**PAGINA**.
----
Questa è, ad ogni modo, una partenza discreta, un preludio che anticipa la partitura sinfonica successiva, che deve avere il necessario spazio per esprimersi nella sua articolata composizione. È una partenza fatta di parole, che tentano di collegare le tracce visibili, sotto forma di immagini, alle cose costruite, e come tali assenti, come un fragile ponte di fortuna gettato sul vuoto. Ma "anche le parole sono azioni" disse Ludwig Wittgenstein nel 1945, azioni che costruiscono percorsi e strutture, creano collegamenti ed evocano assenze; azioni che permettono "relazioni".

La seconda parte, centrale, consistente, mostra le opere, realizzate e non, attraverso immagini fotografiche e disegni, suddivise in quattro capitoli:
1. Erranza e radicamento;
2. Evocazioni;
3. Regola e trasgressione;
4. Cose analoghe.

La terza parte, di chiusura, che ho chiamato COMMENTARI-EPISTOLARIO, è composta da scritti brevi, del genere aforistico, organizzati attorno a grandi tematiche sui problemi dell'architettura contemporanea, alternati a osservazioni su lavori specifici di Gae Aulenti in forma epistolare:
- Architettura e storia;
- Architettura e politica;
- Architettura e tecnica;
- Architettura e arte.
----
**MATERIALE DI LAVORO**.
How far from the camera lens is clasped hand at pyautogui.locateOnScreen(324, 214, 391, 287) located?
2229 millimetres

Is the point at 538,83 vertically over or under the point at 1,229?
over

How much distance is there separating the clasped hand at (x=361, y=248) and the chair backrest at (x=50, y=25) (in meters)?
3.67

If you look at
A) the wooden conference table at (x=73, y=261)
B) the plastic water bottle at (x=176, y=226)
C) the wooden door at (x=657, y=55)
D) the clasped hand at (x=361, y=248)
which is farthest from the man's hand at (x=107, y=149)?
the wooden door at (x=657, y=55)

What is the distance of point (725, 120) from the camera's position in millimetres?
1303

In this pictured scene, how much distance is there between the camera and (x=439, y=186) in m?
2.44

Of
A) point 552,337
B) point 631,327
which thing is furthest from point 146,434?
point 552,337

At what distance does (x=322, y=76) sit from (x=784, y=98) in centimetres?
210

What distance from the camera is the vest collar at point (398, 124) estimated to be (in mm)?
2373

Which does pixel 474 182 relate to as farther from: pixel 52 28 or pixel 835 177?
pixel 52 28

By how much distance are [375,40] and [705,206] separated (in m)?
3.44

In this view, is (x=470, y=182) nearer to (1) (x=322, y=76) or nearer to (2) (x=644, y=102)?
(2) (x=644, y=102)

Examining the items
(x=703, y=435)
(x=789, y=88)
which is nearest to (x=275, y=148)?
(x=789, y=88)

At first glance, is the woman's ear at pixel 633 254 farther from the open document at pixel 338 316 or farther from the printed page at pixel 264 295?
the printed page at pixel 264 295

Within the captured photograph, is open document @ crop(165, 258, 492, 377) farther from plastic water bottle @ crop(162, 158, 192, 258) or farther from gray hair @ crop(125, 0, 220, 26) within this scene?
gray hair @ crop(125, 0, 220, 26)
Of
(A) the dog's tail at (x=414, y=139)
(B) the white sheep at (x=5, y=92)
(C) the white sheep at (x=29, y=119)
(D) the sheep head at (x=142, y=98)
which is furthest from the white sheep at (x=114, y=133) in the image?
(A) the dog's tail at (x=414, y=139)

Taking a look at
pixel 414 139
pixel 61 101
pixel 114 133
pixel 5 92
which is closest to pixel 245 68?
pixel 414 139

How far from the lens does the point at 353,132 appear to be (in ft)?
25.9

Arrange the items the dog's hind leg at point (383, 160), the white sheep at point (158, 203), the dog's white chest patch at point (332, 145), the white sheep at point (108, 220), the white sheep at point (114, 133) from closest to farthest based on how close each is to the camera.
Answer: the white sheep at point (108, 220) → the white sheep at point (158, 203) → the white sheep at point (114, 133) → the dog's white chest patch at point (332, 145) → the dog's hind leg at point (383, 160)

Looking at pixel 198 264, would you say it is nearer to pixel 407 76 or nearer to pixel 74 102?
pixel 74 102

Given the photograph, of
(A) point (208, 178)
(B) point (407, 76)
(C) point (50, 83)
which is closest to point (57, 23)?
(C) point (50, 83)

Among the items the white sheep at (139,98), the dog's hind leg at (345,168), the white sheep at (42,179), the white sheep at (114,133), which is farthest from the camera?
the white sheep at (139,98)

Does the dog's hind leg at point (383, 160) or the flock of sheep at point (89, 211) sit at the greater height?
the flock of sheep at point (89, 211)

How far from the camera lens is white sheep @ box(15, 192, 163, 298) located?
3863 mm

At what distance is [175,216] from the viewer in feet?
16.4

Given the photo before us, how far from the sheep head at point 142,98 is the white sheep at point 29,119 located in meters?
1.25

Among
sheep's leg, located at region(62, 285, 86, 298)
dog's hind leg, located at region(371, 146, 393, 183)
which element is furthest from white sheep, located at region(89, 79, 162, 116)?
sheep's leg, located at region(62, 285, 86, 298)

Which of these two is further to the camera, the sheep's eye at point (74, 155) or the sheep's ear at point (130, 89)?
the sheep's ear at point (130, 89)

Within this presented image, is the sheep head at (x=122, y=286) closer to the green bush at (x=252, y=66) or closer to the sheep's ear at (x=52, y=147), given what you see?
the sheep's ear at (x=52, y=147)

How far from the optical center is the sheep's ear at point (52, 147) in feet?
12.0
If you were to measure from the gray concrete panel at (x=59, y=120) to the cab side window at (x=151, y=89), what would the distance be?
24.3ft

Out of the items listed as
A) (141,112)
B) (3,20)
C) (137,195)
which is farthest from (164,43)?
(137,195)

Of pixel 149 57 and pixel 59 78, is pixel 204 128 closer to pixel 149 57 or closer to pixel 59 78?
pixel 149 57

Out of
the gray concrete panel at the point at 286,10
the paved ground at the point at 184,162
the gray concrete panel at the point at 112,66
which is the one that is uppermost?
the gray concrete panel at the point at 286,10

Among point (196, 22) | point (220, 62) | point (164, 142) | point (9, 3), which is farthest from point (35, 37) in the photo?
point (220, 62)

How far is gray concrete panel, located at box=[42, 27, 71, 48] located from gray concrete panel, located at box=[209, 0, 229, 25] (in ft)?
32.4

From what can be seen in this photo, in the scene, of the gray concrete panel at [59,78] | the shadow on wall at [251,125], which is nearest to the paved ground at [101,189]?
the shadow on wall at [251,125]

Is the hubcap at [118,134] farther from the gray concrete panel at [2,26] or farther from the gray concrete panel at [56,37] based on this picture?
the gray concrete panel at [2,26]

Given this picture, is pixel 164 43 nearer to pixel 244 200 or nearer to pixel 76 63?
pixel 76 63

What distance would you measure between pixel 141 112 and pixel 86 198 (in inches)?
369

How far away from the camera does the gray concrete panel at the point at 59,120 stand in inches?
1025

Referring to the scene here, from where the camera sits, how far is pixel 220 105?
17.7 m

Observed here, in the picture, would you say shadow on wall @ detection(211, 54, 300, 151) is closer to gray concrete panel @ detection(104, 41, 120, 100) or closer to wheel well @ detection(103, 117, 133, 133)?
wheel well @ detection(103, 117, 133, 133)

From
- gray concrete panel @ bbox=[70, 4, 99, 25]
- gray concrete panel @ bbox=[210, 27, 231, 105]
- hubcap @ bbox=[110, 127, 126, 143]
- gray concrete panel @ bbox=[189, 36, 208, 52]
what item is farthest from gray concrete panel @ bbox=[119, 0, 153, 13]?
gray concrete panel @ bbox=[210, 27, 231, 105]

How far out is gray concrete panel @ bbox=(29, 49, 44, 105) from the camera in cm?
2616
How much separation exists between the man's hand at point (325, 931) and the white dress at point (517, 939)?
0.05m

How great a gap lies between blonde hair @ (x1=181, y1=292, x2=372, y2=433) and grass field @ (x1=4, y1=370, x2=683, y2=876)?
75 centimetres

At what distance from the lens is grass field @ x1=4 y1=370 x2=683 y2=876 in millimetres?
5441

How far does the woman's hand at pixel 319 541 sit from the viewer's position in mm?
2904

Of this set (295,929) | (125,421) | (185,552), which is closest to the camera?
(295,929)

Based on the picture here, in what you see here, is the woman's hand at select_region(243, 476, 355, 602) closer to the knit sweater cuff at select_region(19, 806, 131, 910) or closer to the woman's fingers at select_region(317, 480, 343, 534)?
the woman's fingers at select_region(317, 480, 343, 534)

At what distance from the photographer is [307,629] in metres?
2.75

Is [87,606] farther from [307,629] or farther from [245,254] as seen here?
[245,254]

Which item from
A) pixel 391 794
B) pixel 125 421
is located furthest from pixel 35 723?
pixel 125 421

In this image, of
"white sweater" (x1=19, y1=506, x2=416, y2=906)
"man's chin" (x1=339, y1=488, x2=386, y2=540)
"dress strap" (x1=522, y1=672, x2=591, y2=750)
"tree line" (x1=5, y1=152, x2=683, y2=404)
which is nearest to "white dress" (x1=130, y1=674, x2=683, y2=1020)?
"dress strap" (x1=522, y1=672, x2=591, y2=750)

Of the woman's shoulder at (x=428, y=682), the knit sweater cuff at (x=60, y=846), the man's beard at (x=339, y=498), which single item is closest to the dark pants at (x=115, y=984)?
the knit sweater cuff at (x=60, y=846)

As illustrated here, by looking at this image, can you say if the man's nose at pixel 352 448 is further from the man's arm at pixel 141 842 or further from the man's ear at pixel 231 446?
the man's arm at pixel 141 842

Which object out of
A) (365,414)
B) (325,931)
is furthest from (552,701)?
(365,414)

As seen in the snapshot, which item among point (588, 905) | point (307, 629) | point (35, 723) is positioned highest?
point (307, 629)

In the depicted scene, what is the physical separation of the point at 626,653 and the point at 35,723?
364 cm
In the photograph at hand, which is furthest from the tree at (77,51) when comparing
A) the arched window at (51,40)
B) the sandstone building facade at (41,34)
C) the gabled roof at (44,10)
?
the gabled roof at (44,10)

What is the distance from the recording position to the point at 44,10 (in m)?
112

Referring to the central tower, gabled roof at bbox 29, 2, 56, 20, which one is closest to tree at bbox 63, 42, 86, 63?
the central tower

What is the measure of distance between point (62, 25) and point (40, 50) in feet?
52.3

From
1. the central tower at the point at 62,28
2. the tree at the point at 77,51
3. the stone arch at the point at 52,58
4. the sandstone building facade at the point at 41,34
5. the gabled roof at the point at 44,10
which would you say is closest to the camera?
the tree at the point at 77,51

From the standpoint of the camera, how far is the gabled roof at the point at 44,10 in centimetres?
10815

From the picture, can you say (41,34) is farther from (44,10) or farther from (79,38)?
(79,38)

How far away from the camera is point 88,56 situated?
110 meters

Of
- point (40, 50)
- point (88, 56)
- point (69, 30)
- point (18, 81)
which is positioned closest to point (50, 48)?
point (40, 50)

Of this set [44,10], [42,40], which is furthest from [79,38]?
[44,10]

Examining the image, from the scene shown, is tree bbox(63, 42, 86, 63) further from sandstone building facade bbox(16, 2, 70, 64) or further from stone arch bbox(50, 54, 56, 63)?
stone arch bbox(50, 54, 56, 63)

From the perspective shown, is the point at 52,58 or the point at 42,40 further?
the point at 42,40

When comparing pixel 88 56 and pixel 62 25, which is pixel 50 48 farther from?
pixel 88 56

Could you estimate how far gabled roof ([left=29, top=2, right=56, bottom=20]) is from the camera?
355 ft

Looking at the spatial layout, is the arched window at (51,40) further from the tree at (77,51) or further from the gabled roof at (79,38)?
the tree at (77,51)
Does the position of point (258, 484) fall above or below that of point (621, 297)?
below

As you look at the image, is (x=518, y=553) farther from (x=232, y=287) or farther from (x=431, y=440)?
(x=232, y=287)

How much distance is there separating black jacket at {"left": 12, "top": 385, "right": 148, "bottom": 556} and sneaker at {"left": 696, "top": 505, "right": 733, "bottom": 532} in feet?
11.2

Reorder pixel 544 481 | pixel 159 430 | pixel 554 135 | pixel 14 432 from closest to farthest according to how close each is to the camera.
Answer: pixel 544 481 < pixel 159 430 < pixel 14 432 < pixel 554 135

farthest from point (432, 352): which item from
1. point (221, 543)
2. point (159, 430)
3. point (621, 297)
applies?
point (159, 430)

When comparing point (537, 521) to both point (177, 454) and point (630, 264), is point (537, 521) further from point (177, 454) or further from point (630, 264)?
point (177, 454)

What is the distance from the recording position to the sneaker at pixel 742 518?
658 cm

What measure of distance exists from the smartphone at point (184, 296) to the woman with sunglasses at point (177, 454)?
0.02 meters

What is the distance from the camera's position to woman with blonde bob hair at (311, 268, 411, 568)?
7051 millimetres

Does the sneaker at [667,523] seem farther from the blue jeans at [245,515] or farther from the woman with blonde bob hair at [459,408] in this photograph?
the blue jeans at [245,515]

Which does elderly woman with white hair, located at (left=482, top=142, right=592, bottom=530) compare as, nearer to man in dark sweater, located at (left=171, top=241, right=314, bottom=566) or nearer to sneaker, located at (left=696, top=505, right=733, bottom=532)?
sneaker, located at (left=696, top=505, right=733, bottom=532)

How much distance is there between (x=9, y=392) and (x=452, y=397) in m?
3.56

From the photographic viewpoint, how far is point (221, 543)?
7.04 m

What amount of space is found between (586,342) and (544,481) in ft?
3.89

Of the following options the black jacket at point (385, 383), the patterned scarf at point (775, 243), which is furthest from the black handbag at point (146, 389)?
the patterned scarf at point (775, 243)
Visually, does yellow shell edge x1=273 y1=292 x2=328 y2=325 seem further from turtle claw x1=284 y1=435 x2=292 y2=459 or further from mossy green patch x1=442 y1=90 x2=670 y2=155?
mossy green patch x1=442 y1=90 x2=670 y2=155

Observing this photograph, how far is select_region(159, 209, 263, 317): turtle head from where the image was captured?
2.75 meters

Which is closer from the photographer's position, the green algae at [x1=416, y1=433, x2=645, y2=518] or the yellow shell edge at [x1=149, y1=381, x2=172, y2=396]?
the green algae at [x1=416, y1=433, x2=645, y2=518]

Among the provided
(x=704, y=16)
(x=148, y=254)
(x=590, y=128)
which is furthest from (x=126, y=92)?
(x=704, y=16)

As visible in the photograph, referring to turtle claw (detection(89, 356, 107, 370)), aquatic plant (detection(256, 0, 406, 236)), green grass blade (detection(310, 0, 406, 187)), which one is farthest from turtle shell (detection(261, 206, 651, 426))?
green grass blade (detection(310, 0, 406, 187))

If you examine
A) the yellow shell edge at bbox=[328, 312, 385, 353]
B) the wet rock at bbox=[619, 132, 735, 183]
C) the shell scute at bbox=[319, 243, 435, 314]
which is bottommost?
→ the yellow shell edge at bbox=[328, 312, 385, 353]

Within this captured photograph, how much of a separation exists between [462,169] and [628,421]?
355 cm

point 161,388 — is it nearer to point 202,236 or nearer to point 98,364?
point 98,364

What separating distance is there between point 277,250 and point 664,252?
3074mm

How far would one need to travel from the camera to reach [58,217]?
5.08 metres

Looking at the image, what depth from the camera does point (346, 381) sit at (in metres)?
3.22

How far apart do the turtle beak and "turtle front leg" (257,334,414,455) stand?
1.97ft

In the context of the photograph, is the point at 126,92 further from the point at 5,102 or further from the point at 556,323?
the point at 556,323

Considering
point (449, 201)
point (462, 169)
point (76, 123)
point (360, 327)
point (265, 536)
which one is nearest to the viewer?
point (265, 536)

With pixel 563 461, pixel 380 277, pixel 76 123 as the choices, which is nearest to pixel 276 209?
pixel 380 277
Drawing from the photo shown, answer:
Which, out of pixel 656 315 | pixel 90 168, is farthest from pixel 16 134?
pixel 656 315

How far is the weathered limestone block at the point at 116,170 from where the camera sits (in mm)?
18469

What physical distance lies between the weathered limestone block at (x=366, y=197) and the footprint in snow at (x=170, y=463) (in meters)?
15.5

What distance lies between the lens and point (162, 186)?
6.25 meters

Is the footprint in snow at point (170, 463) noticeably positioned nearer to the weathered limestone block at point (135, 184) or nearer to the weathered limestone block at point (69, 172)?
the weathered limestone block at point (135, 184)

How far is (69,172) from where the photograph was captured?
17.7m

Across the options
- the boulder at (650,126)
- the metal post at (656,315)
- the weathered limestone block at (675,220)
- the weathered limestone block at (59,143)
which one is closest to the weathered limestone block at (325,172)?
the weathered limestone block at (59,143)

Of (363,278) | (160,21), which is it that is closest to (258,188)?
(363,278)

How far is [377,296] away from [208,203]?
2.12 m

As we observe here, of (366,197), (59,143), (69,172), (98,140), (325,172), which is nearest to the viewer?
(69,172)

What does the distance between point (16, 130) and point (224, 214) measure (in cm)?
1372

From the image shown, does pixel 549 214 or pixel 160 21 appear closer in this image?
----
**ISTRUZIONI**.
• 1. Secondo la pagina, che nome ha la terza parte?
• 2. Copia dalle voci le righe che vanno da quella che contiene "farthest from point (432, 352): which" fino a quella che contiene "7051 millimetres", inclusa.

**RISPOSTE**.
• 1. COMMENTARI-EPISTOLARIO.

• 2.
farthest from point (432, 352): which item from
1. point (221, 543)
2. point (159, 430)
3. point (621, 297)
applies?
point (159, 430)

When comparing point (537, 521) to both point (177, 454) and point (630, 264), is point (537, 521) further from point (177, 454) or further from point (630, 264)?
point (177, 454)

What is the distance from the recording position to the sneaker at pixel 742 518?
658 cm

What measure of distance exists from the smartphone at point (184, 296) to the woman with sunglasses at point (177, 454)?
0.02 meters

What is the distance from the camera's position to woman with blonde bob hair at (311, 268, 411, 568)?
7051 millimetres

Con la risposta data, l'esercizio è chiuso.